Am Kölner Landgericht begann am 5. November der Strafprozess gegen einen Schützen, der einen Jugendlichen rassistisch beleidigt und mit einer Pistole angeschossen haben soll. Der 20-jährige wurde schwer verletzt, überlebte aber. Der Angeklagte ist nicht irgendein Bürger, sondern – so stellte es sich 10 Tage nach der Tat heraus – ein Politiker der örtlichen CDU. Bis der Name Hans-Josef Bähner öffentlich fiel, schwiegen Politik und Medien.

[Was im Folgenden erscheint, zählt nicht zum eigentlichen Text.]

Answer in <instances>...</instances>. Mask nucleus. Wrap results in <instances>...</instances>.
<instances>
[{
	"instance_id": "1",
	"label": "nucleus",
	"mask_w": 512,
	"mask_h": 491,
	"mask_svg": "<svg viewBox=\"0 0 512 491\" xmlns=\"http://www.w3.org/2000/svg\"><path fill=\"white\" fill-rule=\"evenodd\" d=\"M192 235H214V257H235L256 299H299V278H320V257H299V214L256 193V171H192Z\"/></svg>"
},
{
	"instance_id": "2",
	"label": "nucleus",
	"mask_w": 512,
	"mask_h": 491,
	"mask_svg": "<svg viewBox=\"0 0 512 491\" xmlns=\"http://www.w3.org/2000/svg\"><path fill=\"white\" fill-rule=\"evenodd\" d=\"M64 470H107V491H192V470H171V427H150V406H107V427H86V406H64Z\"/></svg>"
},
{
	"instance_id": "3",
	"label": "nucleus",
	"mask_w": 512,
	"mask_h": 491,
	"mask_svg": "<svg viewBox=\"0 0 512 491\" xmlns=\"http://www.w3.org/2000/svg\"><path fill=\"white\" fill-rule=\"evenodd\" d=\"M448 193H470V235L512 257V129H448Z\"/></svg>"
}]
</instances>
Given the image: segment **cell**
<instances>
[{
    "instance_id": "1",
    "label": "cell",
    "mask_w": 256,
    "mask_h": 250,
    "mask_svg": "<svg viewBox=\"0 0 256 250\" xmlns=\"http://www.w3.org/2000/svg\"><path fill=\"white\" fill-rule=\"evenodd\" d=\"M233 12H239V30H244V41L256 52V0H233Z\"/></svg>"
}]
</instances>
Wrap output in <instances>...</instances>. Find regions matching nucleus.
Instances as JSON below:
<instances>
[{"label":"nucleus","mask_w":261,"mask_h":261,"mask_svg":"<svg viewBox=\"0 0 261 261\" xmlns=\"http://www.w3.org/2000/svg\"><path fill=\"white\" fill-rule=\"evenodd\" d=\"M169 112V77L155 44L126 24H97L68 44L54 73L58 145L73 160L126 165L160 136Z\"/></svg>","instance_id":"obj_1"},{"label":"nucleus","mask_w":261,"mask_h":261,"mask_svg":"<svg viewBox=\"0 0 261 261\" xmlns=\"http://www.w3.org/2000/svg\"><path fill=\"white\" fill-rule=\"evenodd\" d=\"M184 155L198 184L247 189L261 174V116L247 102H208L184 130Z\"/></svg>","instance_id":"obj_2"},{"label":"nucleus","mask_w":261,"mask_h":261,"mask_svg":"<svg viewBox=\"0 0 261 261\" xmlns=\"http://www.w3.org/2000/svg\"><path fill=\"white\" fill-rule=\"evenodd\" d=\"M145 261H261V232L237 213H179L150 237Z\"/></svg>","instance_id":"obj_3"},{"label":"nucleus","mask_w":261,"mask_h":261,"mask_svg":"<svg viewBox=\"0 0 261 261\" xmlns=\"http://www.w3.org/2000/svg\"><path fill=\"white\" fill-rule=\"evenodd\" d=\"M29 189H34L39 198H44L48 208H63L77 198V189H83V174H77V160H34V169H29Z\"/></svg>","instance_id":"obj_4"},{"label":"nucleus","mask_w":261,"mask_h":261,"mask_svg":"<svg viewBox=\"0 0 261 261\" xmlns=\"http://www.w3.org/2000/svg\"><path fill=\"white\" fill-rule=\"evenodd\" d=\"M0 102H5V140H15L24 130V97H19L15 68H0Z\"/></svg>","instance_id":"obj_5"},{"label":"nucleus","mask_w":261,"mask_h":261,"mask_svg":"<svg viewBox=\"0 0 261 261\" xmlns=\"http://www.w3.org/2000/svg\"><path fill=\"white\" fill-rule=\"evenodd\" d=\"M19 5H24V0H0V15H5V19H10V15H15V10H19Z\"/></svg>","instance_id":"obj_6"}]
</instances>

Der Kölner Stadtanzeiger sprach lediglich von einem „72-jährigen Anwohner“, der auf den jungen Mann geschossen habe. Der Prozess wurde lange verschleppt und nur starker öffentlicher Druck sorgte dafür, dass er nun, zwei Jahre nach der Tat, endlich beginnt.
Was war passiert? Die Nacht zum 30. Dezember 2019 verbrachte der junge Mann mit einigen Freunden am Rheinufer in Köln-Porz. Hans-Josef Bähner fühlte sich wohl gestört, jedenfalls beleidigte er die Jugendlichen rassistisch. Dann soll der Sportschütze aus nächster Nähe mit einer unregistrierten Schusswaffe auf die Gruppe gefeuert haben. Dennoch wird ihm lediglich Körperverletzung vorgeworfen und er wurde aus der U-Haft entlassen.
Bähner selbst teilte rechte Inhalte in den sozialen Medien. Auch wirkt im Hintergrund der Medienanwalt und damalige Sprecher der Werteunion, Ralf Höcker, mit: Er sorgte offenbar dafür, dass die Nennung des Beschuldigten zunächst unterlassen wurde. Der Anwalt ist dafür bekannt, politische Gegner*innen und Widersacher*innen mit Drohungen einzuschüchtern. Seine Kanzlei vertritt regelmäßig Personen aus dem rechten und konservativen Lager und beschäftigte u. a. Hans-Georg Maaßen.
Der Prozess sollte zunächst im März 2021 beginnen, wurde dann aber kurzfristig auf unbestimmte Zeit verschoben. Als Begründung wurde neben dem Schutz des Angeklagten vor der Corona-Pandemie auf die „fehlende Dringlichkeit“ des Falls verwiesen. Das belegt die geringe Bedeutung, die Polizei und Justiz der Aufklärung des rassistischen Anschlags in Köln-Porz beimessen. Hans-Josef Bähner selbst beklagte sich über „rechtsstaatliche Hatz“, sah sich selbst als Opfer.
Diese Täter-Opfer-Umkehr ist für Fälle rassistischer Gewalt symptomatisch. Stellen wir uns die Konstellation einmal umgekehrt vor: Ein Jugendlicher mit Migrationsgeschichte hätte mit einer Waffe auf einen deutschen Politiker gezielt. Er säße seit der Tat in Untersuchungshaft, wäre schnellstens wegen versuchten Mordes angeklagt und schwer bestraft worden, bundesweit hätten Medien ununterbrochen sämtliche Details aus dem Privatleben des mutmaßlichen Täters erörtert.
Der „Fall Bähner“ ist aus mehreren Gründen bedeutend, ist doch der Umgang von Gesellschaft, Justiz und Medien mit Tat und Täter exemplarisch für viele Fälle rassistischer Gewalt, weshalb wir den Prozess als Grundrechtekomitee aktiv verfolgen. Das lokale Bündnis „Tatort Porz. Keine Stille nach dem Schuss“ fordert Gerechtigkeit, Aufklärung und Konsequenzen und wird den Prozess kritisch begleiten.